Friday, November 4, 2011

Lanois looks back on U2's 'Baby'

U2
Daniel Lanois (L) on U2's "Achtung Baby" recording sessions: "There was a certain kind of aggression in the air." (Reuters file photo)

There's an adage: If you can fake sincerity, you've got it made.

To their credit, the young U2 never went that route. Their emotions were genuine, their motives pure. And in the '80s, their earnest anthems made them the most vital, relevant band in rock.

But by 1990, even U2 were tired of U2. The grim B&W photos, the giant white flags, the rhetoric; it reached its zenith with 1987's Grammy-winning Joshua Tree. After that, they could only go down. And they did, pushed and pursued by charges of megalomania for the Americana-obsessed Rattle and Hum, which critically crashed and burned. Finally, during a New Year's Eve gig in Dublin, Bono announced it was "the end of something" for U2, and that they were off "to dream it all up again."

What they dreamed up was Achtung Baby, which celebrates its 20th anniversary this month. It was their seventh album. Some say it's their best. It was certainly pivotal. It was here they reinvented their sound. They reinvented their band. And with the help of The Fly and MacPhisto, they finally figured out how to fake it. But they weren't faking sincerity, they were faking insincerity. "I'm learning to lie," claims a mischievous Bono in a vintage documentary in the new Achtung Baby box set reissue. Truer words were never spoken.

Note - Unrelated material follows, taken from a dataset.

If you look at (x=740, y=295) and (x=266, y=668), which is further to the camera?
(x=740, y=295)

U2's sonic and stylistic rebirth began in an unlikely setting: Post-unification East Berlin. They holed up in Hansa, birthplace of albums like Bowie's Heroes and Iggy's Lust for Life. They rounded up the usual suspects -- producers Brian Eno, Flood and Hamilton's Daniel Lanois. They began chopping down The Joshua Tree.

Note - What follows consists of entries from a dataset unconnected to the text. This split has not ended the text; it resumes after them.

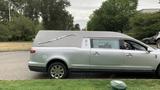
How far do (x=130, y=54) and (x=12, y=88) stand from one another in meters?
4.81

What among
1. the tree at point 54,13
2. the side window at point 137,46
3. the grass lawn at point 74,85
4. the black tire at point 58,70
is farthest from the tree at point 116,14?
the grass lawn at point 74,85

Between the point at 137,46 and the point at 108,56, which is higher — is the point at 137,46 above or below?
above

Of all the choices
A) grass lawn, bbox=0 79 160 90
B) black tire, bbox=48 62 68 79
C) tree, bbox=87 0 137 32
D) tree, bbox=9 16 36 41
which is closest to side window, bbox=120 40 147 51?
grass lawn, bbox=0 79 160 90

"It was very stark," recalls Lanois. "It was cold and the food was bad. We had no windows in the studio; it was an orchestral room with a control room down the hall. We were communicating by camera ... But that's Bono; he tries to place everybody in an unfamiliar environment so they don't fall into the same old habits. And I think his instinct was right."

By all accounts -- except Lanois, who recalls "a lot of cuddling" -- early sessions were tense and unproductive, as the band tinkered with synths and beatboxes, exploring dance and funk grooves. "We were starting to go a little more -- for the lack of another term -- industrial with our sounds," Lanois says. "There was a certain kind of aggression in the air."

The break came when guitarist Edge stumbled on the chords for One.

Much of the song was penned on the spot. Others followed: Even Better Than the Real Thing, Until the End of the World, Mysterious Ways and more. Lyrically, the tone was deeper and darker, more personal than political. Musically, says Lanois, it balanced past and future, humanity and technology.

"I like the fact that we were able to mix flesh and machine successfully. I listened to it from beginning to end a couple of months back, and as I hear the record now, the rhythm section is pretty much rock 'n' roll. The sounds of the rhythm section are not the futuristic sounds. The toppings are the futuristic sounds. So it's very rooted in tradition, and looking toward the future."


For its postmodern innovation, Achtung Baby was still a U2 album in many ways: Sincere, serious, spiritual. But U2 wouldn't be caught looking serious again. To distract fans, they gave it a goofy title cribbed from The Producers. To complete the look, they traded cowboy hats and vests for sequined pants and gowns. To bring it to life, they took those charges of megalomania and ran with them. Bono conceived alter egos: The Fly (a leather-clad rocker in Lou Reed's wraparound shades), MacPhisto (a devil in gold lamé) and Mirror Ball Man (a televangelist). They built a giant multi-level stage festooned with video screens, hung German Trabant cars as lighting rigs, hired a belly dancer and hit the road with their Zoo TV Tour -- a piece of multi-media sensory-overload performance art that found Bono channel-surfing, throwing money into the crowd and prank-calling the White House. There were no giant white flags.

*****

Two decades later, Achtung Baby stands as one of U2's most successful and acclaimed works. It sold 18 million copies and won a Grammy. No wonder it's getting the 20th anniversary reissue treatment. The original tapes have been repolished by Edge and augmented with B-sides, outtakes, remixes and demos. Old videos, concert films and documentaries have been dusted off and updated with a new 75-minute film partly shot in Winnipeg on the band's latest Canadian tour. The legacy has been cemented. The torch relit.

For Lanois, Achtung Baby's true genius lies in its risk. "The heart is racing in that album. It's the sound of people at the extreme end of their expression. It's as much as they could do at that time. It's a lovely feeling when you're in the presence of risk-taking -- there's something exhilarating about it."

And now that even Bono himself has begun to question U2's relevance, maybe it's time for them to take a few lessons from Achtung Baby and dream it all up again.